Le Président a annoncé mercredi vouloir légiférer sur les intox qui prolifèrent sur Internet. L’initiative ne convainc pas les spécialistes, qui estiment que le droit français permet déjà de lutter contre cette forme de désinformation.
Il n’est pas courant, en France, que le chef de l’Etat dise sa volonté de légiférer sur la bonne et la mauvaise information. Sur le vrai et le faux. Dans la ligne de mire d’Emmanuel Macron lors de ses vœux à la presse, mercredi, les fake news, ces informations mensongères véhiculées sciemment et dont il estime avoir été la cible durant la dernière présidentielle. En premier lieu, ce sont les grandes plateformes du Net, accusées de laxisme, qui sont ciblées.
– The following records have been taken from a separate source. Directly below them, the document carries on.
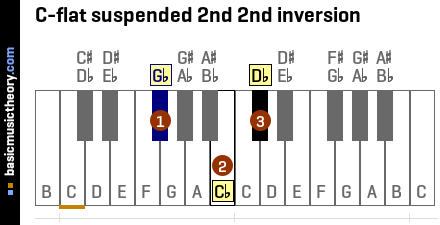 C-flat suspended 2nd 2nd inversion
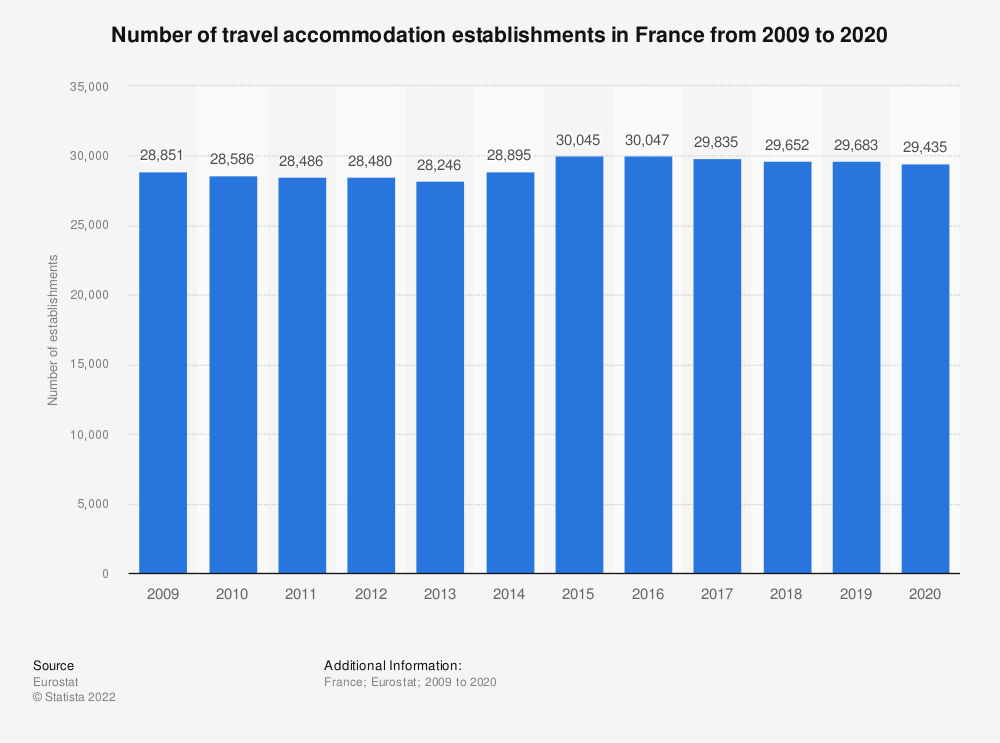 Statistic: Number of travel accommodation establishments in France from 2007 to 2016 | Statista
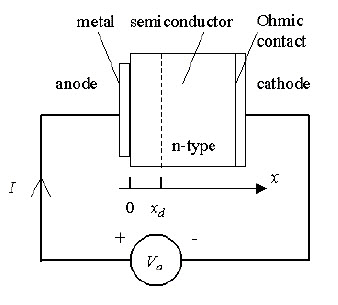 Schottky Diode Physical Structure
A l’image de l’Allemagne, qui a adopté en juin une loi ultra-sévère sur le sujet (lire ci-contre), la France pourrait donc renforcer son arsenal anti-fake news. Un texte aux contours encore flous devrait être détaillé «dans les semaines qui viennent» et voir le jour «avant la fin de l’année». Si Alain Juppé a applaudi l’initiative présidentielle, à l’unisson avec La République en marche mais à la différence de son propre parti, Marine Le Pen, qui aime à se poser en vestale de la liberté d’expression sans dédaigner véhiculer les fake news, a tweeté : «La France est-elle toujours une démocratie si elle muselle ses citoyens ? Très inquiétant !». Au diapason, une fois n’est pas coutume, de la troupe mélenchonienne.
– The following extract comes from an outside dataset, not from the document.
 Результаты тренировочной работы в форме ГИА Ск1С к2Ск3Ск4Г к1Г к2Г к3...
Où en est-on actuellement ?
Passés au gril des commissions d’enquête du Congrès américain sur les soupçons d’ingérence du Kremlin dans la campagne de 2016, Facebook, Twitter et Google - également mis en cause durant la campagne britannique du «Brexit», la présidentielle française et les législatives allemandes - ont, ces derniers mois, multiplié les annonces. Tant sur les désactivations de faux comptes diffusant des fake news que sur les promesses d’une plus grande transparence sur la provenance des publicités politiques. Facebook, notamment, a annoncé en octobre l’embauche d’un millier de modérateurs supplémentaires chargés d’examiner les «contenus sponsorisés». En novembre, le réseau social a par ailleurs mis en place à titre expérimental, pour ses utilisateurs canadiens, un dispositif permettant d’accéder à des informations sur l’origine des publicités.
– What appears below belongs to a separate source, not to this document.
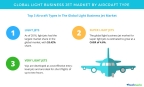 Technavio has published a new report on the global light business jet market from 2017-2021. (Graphic: Business Wire)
Les grands acteurs du Net ont aussi multiplié les partenariats avec les médias. Google et Facebook ont ainsi mis la main à la poche pour s’associer à plusieurs rédactions - dont Libération en France -, à charge pour ces dernières de vérifier de potentielles fake news signalées par les utilisateurs. Pas suffisant pour le président français, qui avait lui-même, alors candidat, porté plainte en mai pour «faux, usage de faux et proclamation de fausses nouvelles» après la circulation d’une rumeur l’accusant de détenir un compte offshore.
Qu’a annoncé Macron ?
Pour «protéger la vie démocratique de ces fausses nouvelles», le chef de l’Etat a évoqué plusieurs pistes lors de son discours. D’une part, «en période électorale», les grandes plateformes seraient astreintes à des obligations particulières en matière de «contenus sponsorisés» : elles devraient rendre publiques les identités de leurs annonceurs «et de ceux qui les contrôlent», mais aussi limiter les montants investis - ce qui pourrait s’apparenter à une tentative de restriction sur les réseaux sociaux d’une forme déguisée de publicité politique, déjà interdite à la télé et à la radio. Il serait aussi possible de saisir un juge des référés pour faire supprimer un contenu, déréférencer un site, fermer le compte d’un utilisateur voire «bloquer l’accès au site Internet».
Autre piste : l’accroissement des pouvoirs du CSA afin de «lutter contre toute tentative de déstabilisation par des services de télévision contrôlés ou influencés par des Etats étrangers». Le gendarme de l’audiovisuel pourrait ainsi refuser de conclure des conventions «en prenant en compte tous les contenus édités par ces services, y compris sur Internet». Une allusion aux médias russes RT - qui a lancé le mois dernier sa déclinaison française - et Sputnik, que Macron avait qualifiés d’«organes d’influence» lors de la visite, en mai, de Poutine à Paris.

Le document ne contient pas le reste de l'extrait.